Create a file named service-account.yaml:

apiVersion: v1
kind: ServiceAccount
metadata:
  name: otel-collector
  namespace: default

Apply to your cluster:

kubectl apply -f service-account.yaml

Step 2: Annotate the Service Account with a GCP Service Account

Section titled “Step 2: Annotate the Service Account with a GCP Service Account”

Annotate the Kubernetes service account to link it with your GCP service account. Replace placeholders with your values:

kubectl annotate serviceaccount otel-collector \
  --namespace default \
  iam.gke.io/gcp-service-account=<gcp-service-account>@<project>.iam.gserviceaccount.com \
  --overwrite
gcloud iam service-accounts add-iam-policy-binding \
  <gcp-service-account>@<project>.iam.gserviceaccount.com \
  --member="serviceAccount:<project>.svc.id.goog[default/otel-collector]" \
  --role="roles/iam.workloadIdentityUser" \
  --project=<project>

Step 4: Deploy the OpenTelemetry Collector

Section titled “Step 4: Deploy the OpenTelemetry Collector”

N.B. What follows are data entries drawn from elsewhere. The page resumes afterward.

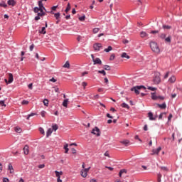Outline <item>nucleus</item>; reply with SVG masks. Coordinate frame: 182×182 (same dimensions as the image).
Segmentation results:
<instances>
[{
  "mask_svg": "<svg viewBox=\"0 0 182 182\" xmlns=\"http://www.w3.org/2000/svg\"><path fill=\"white\" fill-rule=\"evenodd\" d=\"M38 6L39 7H34L33 9L34 13L38 14L37 16L35 17V21H39L41 18L46 16V12H47L46 7H44L43 0H40L38 1Z\"/></svg>",
  "mask_w": 182,
  "mask_h": 182,
  "instance_id": "nucleus-1",
  "label": "nucleus"
},
{
  "mask_svg": "<svg viewBox=\"0 0 182 182\" xmlns=\"http://www.w3.org/2000/svg\"><path fill=\"white\" fill-rule=\"evenodd\" d=\"M150 48L154 53H157V54L160 53V48H159V46L157 45V43H156L154 41H151Z\"/></svg>",
  "mask_w": 182,
  "mask_h": 182,
  "instance_id": "nucleus-2",
  "label": "nucleus"
},
{
  "mask_svg": "<svg viewBox=\"0 0 182 182\" xmlns=\"http://www.w3.org/2000/svg\"><path fill=\"white\" fill-rule=\"evenodd\" d=\"M141 89L146 90V87H144V86H136V87H134L133 88H131V91L134 92L135 94H136V95H139V94H140V92H139V90H140Z\"/></svg>",
  "mask_w": 182,
  "mask_h": 182,
  "instance_id": "nucleus-3",
  "label": "nucleus"
},
{
  "mask_svg": "<svg viewBox=\"0 0 182 182\" xmlns=\"http://www.w3.org/2000/svg\"><path fill=\"white\" fill-rule=\"evenodd\" d=\"M90 169H91V167L81 170L80 171L81 176H82L83 178H86L87 176V173L90 171Z\"/></svg>",
  "mask_w": 182,
  "mask_h": 182,
  "instance_id": "nucleus-4",
  "label": "nucleus"
},
{
  "mask_svg": "<svg viewBox=\"0 0 182 182\" xmlns=\"http://www.w3.org/2000/svg\"><path fill=\"white\" fill-rule=\"evenodd\" d=\"M91 133L93 134L94 135H96L97 136H101V132H100V129L98 127H95L92 130Z\"/></svg>",
  "mask_w": 182,
  "mask_h": 182,
  "instance_id": "nucleus-5",
  "label": "nucleus"
},
{
  "mask_svg": "<svg viewBox=\"0 0 182 182\" xmlns=\"http://www.w3.org/2000/svg\"><path fill=\"white\" fill-rule=\"evenodd\" d=\"M93 48L95 50L100 51L101 49H102V44H100V43H95L94 44Z\"/></svg>",
  "mask_w": 182,
  "mask_h": 182,
  "instance_id": "nucleus-6",
  "label": "nucleus"
},
{
  "mask_svg": "<svg viewBox=\"0 0 182 182\" xmlns=\"http://www.w3.org/2000/svg\"><path fill=\"white\" fill-rule=\"evenodd\" d=\"M93 65H102V61L101 60L100 58H96L95 60L93 61Z\"/></svg>",
  "mask_w": 182,
  "mask_h": 182,
  "instance_id": "nucleus-7",
  "label": "nucleus"
},
{
  "mask_svg": "<svg viewBox=\"0 0 182 182\" xmlns=\"http://www.w3.org/2000/svg\"><path fill=\"white\" fill-rule=\"evenodd\" d=\"M160 151H161V147H159L157 149H153L152 153L151 155H159V153H160Z\"/></svg>",
  "mask_w": 182,
  "mask_h": 182,
  "instance_id": "nucleus-8",
  "label": "nucleus"
},
{
  "mask_svg": "<svg viewBox=\"0 0 182 182\" xmlns=\"http://www.w3.org/2000/svg\"><path fill=\"white\" fill-rule=\"evenodd\" d=\"M160 82H161V80H160V77L159 76H155L154 77V84H156V85H159V84H160Z\"/></svg>",
  "mask_w": 182,
  "mask_h": 182,
  "instance_id": "nucleus-9",
  "label": "nucleus"
},
{
  "mask_svg": "<svg viewBox=\"0 0 182 182\" xmlns=\"http://www.w3.org/2000/svg\"><path fill=\"white\" fill-rule=\"evenodd\" d=\"M140 37L142 38H147V37H149V34H147V33H146V31H141Z\"/></svg>",
  "mask_w": 182,
  "mask_h": 182,
  "instance_id": "nucleus-10",
  "label": "nucleus"
},
{
  "mask_svg": "<svg viewBox=\"0 0 182 182\" xmlns=\"http://www.w3.org/2000/svg\"><path fill=\"white\" fill-rule=\"evenodd\" d=\"M14 82V76H13V74L11 73H9V80H8V83L9 84H11Z\"/></svg>",
  "mask_w": 182,
  "mask_h": 182,
  "instance_id": "nucleus-11",
  "label": "nucleus"
},
{
  "mask_svg": "<svg viewBox=\"0 0 182 182\" xmlns=\"http://www.w3.org/2000/svg\"><path fill=\"white\" fill-rule=\"evenodd\" d=\"M7 4L9 6H14L16 3L15 0H8Z\"/></svg>",
  "mask_w": 182,
  "mask_h": 182,
  "instance_id": "nucleus-12",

Create a file deployment.yaml and replace placeholders such as <PROJECT_ID>, <API_KEY>, and <CLUSTER_NAME>.

apiVersion: v1
kind: ConfigMap
metadata:
  name: otel-collector
  namespace: default
  labels:
    app: opentelemetry
    component: otel-collector
data:
  config.yaml: |
    receivers:
      googlecloudmonitoring:
        collection_interval: 60s
        project_id: <PROJECT_ID>
        metrics_list:
          - metric_descriptor_filter: 'metric.type = starts_with("kubernetes.io/")'
          - metric_descriptor_filter: 'metric.type = starts_with("container.googleapis.com")'
          - metric_descriptor_filter: 'metric.type = starts_with("gke.io")'
          - metric_descriptor_filter: 'metric.type = starts_with("prometheus.googleapis.com")'
    processors:
      resourcedetection:
        detectors: [env, system]
        timeout: 5s
        override: false
      attributes/metrics:
        actions:
          - key: cluster
            value: "<CLUSTER_NAME>"
            action: insert
      batch:
        send_batch_size: 10000
        timeout: 60s
      memory_limiter:
        check_interval: 1s
        limit_mib: 400
        spike_limit_mib: 100
    exporters:
      debug:
        verbosity: detailed
      otlphttp:
        endpoint: "https://otel.kloudmate.com:4318"
        headers:
          Authorization: <API_KEY>
    service:
      pipelines:
        metrics:
          receivers: [googlecloudmonitoring]
          processors: [memory_limiter, batch, resourcedetection, attributes/metrics]
          exporters: [otlphttp, debug]
---
apiVersion: apps/v1
kind: Deployment
metadata:
  name: otel-collector
  namespace: default
spec:
  selector:
    matchLabels:
      app: otel-collector
  template:
    metadata:
      labels:
        app: otel-collector
    spec:
      serviceAccountName: otel-collector
      containers:
        - name: otel-collector
          image: otel/opentelemetry-collector-contrib:latest
          args: ["--config=/etc/otel-collector-config/config.yaml"]
          env:
            - name: KUBE_NODE_NAME
              valueFrom:
                fieldRef:
                  fieldPath: spec.nodeName
          volumeMounts:
            - name: config-vol
              mountPath: /etc/otel-collector-config
            - name: varlogpods
              mountPath: /var/log/pods
              readOnly: true
            - name: varlogcontainers
              mountPath: /var/log/containers
              readOnly: true
      volumes:
        - name: config-vol
          configMap:
            name: otel-collector
        - name: varlogpods
          hostPath:
            path: /var/log/pods
        - name: varlogcontainers
          hostPath:
            path: /var/log/containers
      securityContext:
        runAsUser: 0

Apply the deployment to your cluster with this CLI command:

kubectl apply -f deployment.yaml

Log in to KloudMate and verify that cluster metrics begin appearing within a few minutes. Then use Explore or dashboards to validate CPU, memory, workload, and cluster-level telemetry.